◆ INPUT MATERIAL ◆
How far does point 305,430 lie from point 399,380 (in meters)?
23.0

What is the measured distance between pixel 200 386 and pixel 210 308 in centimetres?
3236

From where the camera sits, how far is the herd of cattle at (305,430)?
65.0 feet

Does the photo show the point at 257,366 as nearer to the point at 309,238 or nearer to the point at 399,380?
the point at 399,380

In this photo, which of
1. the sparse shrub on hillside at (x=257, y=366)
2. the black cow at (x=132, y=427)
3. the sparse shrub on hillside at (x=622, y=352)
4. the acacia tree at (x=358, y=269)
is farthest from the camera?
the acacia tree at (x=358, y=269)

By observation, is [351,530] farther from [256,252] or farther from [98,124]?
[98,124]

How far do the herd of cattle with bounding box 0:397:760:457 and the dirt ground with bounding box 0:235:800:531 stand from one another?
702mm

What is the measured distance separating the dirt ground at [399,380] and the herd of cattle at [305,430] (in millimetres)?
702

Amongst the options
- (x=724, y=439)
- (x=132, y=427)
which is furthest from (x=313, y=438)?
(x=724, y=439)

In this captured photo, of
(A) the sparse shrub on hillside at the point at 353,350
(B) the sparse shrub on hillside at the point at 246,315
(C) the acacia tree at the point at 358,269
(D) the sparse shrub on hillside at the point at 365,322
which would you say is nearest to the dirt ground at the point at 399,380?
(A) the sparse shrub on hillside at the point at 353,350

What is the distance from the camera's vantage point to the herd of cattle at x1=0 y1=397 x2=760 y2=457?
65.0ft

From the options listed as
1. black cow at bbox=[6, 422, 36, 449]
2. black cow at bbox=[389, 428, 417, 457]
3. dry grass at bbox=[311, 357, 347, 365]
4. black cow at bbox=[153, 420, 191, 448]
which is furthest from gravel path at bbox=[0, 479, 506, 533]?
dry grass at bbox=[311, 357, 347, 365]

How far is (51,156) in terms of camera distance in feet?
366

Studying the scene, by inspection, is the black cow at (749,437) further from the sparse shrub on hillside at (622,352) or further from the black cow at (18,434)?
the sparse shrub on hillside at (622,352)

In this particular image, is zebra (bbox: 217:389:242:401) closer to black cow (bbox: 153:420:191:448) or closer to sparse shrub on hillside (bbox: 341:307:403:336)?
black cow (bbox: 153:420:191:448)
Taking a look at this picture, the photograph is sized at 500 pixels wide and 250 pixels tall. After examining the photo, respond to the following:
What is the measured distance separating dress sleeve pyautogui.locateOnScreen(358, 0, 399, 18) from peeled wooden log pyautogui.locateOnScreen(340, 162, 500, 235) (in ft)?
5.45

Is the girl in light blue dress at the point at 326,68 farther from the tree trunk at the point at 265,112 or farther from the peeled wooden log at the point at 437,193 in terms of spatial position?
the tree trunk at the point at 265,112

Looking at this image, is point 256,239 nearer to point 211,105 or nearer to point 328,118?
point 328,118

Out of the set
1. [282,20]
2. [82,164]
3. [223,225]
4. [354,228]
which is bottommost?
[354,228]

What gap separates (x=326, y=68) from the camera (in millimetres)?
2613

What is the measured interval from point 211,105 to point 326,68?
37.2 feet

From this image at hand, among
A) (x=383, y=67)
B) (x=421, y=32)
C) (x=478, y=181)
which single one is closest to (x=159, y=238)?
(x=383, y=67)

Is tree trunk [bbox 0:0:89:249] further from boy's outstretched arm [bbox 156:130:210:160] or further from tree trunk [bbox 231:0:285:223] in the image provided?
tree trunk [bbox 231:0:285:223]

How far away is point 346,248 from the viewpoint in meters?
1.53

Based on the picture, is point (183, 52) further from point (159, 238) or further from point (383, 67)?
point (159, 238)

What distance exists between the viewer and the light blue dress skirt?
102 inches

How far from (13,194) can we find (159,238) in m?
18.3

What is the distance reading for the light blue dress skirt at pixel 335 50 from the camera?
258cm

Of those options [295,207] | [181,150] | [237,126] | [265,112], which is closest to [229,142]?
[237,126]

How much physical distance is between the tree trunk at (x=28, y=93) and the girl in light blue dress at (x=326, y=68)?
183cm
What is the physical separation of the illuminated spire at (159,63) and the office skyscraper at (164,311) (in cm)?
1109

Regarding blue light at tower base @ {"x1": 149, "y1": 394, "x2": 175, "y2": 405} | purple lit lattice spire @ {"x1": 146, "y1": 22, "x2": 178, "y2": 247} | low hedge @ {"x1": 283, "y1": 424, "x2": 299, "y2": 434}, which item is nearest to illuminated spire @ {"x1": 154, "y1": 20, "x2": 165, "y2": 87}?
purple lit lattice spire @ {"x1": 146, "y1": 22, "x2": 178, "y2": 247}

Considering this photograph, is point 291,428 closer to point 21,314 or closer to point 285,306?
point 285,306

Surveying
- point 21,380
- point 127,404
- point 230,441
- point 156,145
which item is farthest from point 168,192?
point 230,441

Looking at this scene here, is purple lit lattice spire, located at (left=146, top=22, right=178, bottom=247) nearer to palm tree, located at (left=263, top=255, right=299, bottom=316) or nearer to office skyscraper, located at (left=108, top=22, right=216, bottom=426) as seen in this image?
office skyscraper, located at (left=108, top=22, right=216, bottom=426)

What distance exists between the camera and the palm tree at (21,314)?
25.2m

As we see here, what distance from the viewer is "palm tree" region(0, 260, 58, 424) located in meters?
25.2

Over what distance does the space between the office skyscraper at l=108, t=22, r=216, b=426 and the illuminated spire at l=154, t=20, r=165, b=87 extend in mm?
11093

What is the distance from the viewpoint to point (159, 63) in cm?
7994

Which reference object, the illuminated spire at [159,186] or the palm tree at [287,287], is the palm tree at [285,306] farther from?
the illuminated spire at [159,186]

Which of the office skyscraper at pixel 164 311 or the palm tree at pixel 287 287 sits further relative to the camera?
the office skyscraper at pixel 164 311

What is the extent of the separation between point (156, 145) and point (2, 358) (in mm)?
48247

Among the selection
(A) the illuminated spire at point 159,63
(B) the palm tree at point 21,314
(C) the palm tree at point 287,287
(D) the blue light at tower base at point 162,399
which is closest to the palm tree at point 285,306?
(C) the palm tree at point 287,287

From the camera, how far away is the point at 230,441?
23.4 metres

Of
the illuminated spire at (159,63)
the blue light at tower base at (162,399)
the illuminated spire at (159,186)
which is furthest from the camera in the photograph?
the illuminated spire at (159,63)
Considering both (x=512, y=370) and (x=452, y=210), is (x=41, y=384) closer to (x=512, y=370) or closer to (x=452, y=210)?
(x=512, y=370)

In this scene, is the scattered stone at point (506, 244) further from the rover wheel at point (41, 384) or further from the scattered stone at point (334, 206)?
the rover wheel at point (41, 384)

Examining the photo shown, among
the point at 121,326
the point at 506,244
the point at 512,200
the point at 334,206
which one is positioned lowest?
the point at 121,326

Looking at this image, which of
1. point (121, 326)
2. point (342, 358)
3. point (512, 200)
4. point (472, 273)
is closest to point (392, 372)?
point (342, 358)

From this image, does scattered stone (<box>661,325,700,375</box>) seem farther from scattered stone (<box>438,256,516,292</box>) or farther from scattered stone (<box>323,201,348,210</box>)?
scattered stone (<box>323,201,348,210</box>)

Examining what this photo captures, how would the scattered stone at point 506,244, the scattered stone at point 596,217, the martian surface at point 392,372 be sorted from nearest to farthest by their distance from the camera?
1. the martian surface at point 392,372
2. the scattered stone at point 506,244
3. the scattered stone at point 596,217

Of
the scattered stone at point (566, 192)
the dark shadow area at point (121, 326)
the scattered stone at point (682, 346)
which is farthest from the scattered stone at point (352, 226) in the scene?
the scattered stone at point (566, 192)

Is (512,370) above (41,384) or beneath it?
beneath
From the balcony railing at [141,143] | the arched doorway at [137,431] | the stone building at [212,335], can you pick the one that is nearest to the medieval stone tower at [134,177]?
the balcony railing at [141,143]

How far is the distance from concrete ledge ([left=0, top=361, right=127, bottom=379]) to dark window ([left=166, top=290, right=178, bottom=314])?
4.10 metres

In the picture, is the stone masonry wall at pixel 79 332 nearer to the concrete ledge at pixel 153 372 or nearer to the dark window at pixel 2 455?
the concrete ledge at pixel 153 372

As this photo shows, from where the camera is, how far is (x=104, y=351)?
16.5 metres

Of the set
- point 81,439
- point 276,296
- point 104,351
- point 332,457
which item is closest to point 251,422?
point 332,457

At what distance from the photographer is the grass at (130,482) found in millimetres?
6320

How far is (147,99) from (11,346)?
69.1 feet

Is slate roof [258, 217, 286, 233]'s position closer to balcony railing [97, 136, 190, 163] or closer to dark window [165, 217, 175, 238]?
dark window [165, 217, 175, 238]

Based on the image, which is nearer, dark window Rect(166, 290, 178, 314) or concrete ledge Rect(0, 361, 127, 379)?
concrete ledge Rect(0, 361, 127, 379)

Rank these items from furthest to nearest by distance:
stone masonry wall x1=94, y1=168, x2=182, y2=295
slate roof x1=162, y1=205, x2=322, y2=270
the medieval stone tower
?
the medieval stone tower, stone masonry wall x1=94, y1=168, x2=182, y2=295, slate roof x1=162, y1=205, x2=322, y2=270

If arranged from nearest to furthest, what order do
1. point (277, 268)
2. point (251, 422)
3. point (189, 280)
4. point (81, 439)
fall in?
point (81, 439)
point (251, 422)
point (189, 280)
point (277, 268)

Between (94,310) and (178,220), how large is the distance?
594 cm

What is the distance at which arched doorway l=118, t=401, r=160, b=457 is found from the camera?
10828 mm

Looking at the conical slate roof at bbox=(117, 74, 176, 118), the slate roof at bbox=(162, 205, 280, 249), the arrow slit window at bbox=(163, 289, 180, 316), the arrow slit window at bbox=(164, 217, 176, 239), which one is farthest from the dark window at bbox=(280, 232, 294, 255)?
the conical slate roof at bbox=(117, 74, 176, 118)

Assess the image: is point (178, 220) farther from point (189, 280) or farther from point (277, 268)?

◆ TASK DETAILS ◆
Reproduce the lines of the entries above exactly, but only from the line containing "If arranged from" through the final line.

◆ EXERCISE ANSWER ◆
If arranged from nearest to furthest, what order do
1. point (277, 268)
2. point (251, 422)
3. point (189, 280)
4. point (81, 439)
fall in?
point (81, 439)
point (251, 422)
point (189, 280)
point (277, 268)

Between (94,310) and (178,220), how large is the distance?
594 cm

What is the distance at which arched doorway l=118, t=401, r=160, b=457 is found from the camera?
10828 mm

Looking at the conical slate roof at bbox=(117, 74, 176, 118), the slate roof at bbox=(162, 205, 280, 249), the arrow slit window at bbox=(163, 289, 180, 316), the arrow slit window at bbox=(164, 217, 176, 239), which one is farthest from the dark window at bbox=(280, 232, 294, 255)?
the conical slate roof at bbox=(117, 74, 176, 118)

Assess the image: is point (178, 220) farther from point (189, 280) or farther from point (277, 268)?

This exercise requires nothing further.